> _提取文本_:
┄┄┄┄┄┄┄┄┄┄
Elastic Certified Engineer复习记录-复习题详解篇-分词

Analysis

分析(分词)

GOAL: set the analyzer on data index against requirements

目标:按要求创建索引
建议docker-compose文件:1e1k_base_cluster.yml

第1题,为数据字段指定分词器

  1. Create the index hamlet_1 with one primary shard and no replicas
    1. 创建一个1分片0副本的索引hamlet_1
  2. Define a mapping for the default type “_doc” of hamlet_1, so that
    1. 设置hamlet_1的索引配置,使它满足以下条件
    2. the type has three fields, named speaker, line_number, and text_entry,
      1. 它有3个字段speaker, line_numbertext_entry
    3. text_entry is associated with the language “english” analyzer
      1. text_entry的分析器是"english"
  3. Add some documents to hamlet_1 by running the following command
    1. 通过下面的命令给hamlet_1插入数据
      PUT hamlet_1/_bulk
      {"index":{"_index":"hamlet_1","_id":0}}
      {"line_number":"1.1.1","speaker":"BERNARDO","text_entry":"Whos there?"}
      {"index":{"_index":"hamlet_1","_id":1}}
      {"line_number":"1.1.2","speaker":"FRANCISCO","text_entry":"Nay, answer me: stand, and unfold yourself."}
      {"index":{"_index":"hamlet_1","_id":2}}
      {"line_number":"1.1.3","speaker":"BERNARDO","text_entry":"Long live the king!"}
      {"index":{"_index":"hamlet_1","_id":3}}
      {"line_number":"1.2.1","speaker":"KING CLAUDIUS","text_entry":"Though yet of Hamlet our dear brothers death"}
      

第1题,题解

  1. 创建索引
    PUT hamlet_1
    {
      "settings": {
        "number_of_shards": 1,
        "number_of_replicas": 0
      },
      "mappings": {
        "properties": {
          "speaker": {
            "type": "text"
┄┄┄┄┄┄┄┄┄┄
> _给定数据_:
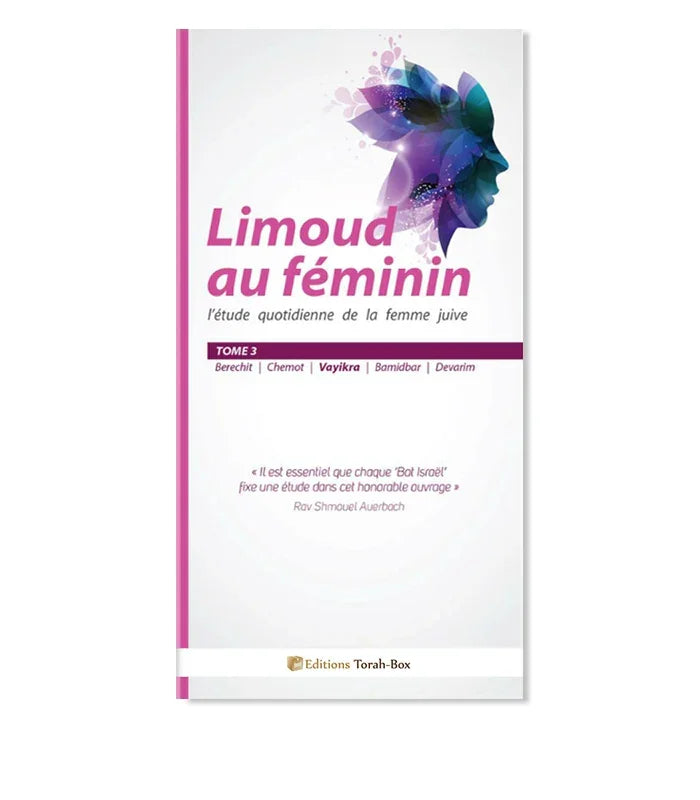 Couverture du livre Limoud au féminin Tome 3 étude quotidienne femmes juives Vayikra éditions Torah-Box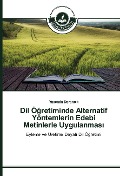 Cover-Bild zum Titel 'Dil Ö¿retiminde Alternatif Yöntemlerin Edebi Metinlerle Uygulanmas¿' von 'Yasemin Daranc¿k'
┄┄┄┄┄┄┄┄┄┄
> _任务要求_:
(1) 请列出分词复习题的批量插入命令中出现的所有line_number取值。
(2) 请从分词复习题停下的地方接着往下写。
列表在这里不起任何作用。

> _预期结果_:
(1) 1.1.1、1.1.2、1.1.3、1.2.1

(2)
          },
          "line_number": {
            "type": "text"
          },
          "text_entry": {
            "type": "text",
            "analyzer": "english"
          }
        }
      }
    }
    
  2. 插入数据,略。

第1题,题解说明

  • 这题主要考察的是索引配置中的分词器(analyzer)的设置,ES在处理文本数据时,会尝试通过分词器将文本数据拆散成词元,然后再对词元进行倒排索引
    1. 参考链接-analysis参考链接
    2. 页面路径:Analysis
    3. 页面路径:Mapping =》 Mapping parameters =》 analyzer

第2题,自定义分词器

  1. Create the index hamlet_2 with one primary shard and no replicas
    1. 创建1分片0副本的索引hamlet_2
  2. Add to hamlet_2 a custom analyzer named shy_hamlet_analyzer, consisting of
    1. hamlet_2添加一个满足下面要求的自定义分词器shy_hamlet_analyzer
    2. a char filter to replace the characters “Hamlet” with “[CENSORED]”,
      1. 它有一个词元转换器可以把 “Hamlet” 替换成 “[CENSORED]”
    3. a tokenizer to split tokens on whitespaces and columns,
      1. 它有一个词元提取器通过空格(whitespaces)和逗号(columns)把语句拆开
    4. a token filter to ignore any token with less than 5 characters
      1. 一个词元过滤器来剔除掉所有长度小于5个字符的词元
  3. Define a mapping for the default type “_doc” of hamlet_2, so that
    1. hamlet_2的默认type设置以下索引设置
    2. the type has one field named text_entry,
      1. 它有一个字段叫text_entry
    3. text_entry is associated with the shy_hamlet_analyzer created in the previous step
      1. text_entry的分词器是上面设置的shy_hamlet_analyzer
  4. Reindex the text_entry field of hamlet_1 into hamlet_2
    1. text_entry字段从hamlet_1 reindex 到 hamlet_2
  5. Verify that documents have been reindexed to hamlet_2 as expected - e.g., by searching for “censored” into the text_entry field
    1. 校验一下所有数据都被 reindex到hamlet_2了,比如通过在text_entry里搜“censored”

第2题,题解

  1. 创建索引
    PUT hamlet_2
    {
      "settings": {
        "number_of_shards": 1,
        "number_of_replicas": 0,
        "analysis": {
          "analyzer": {
            "shy_hamlet_analyzer": {
              "char_filter": [
                "hamlet_char_filter"
              ],
              "tokenizer": "hamlet_tokenizer",
              "filter": [
                "hamlet_filter"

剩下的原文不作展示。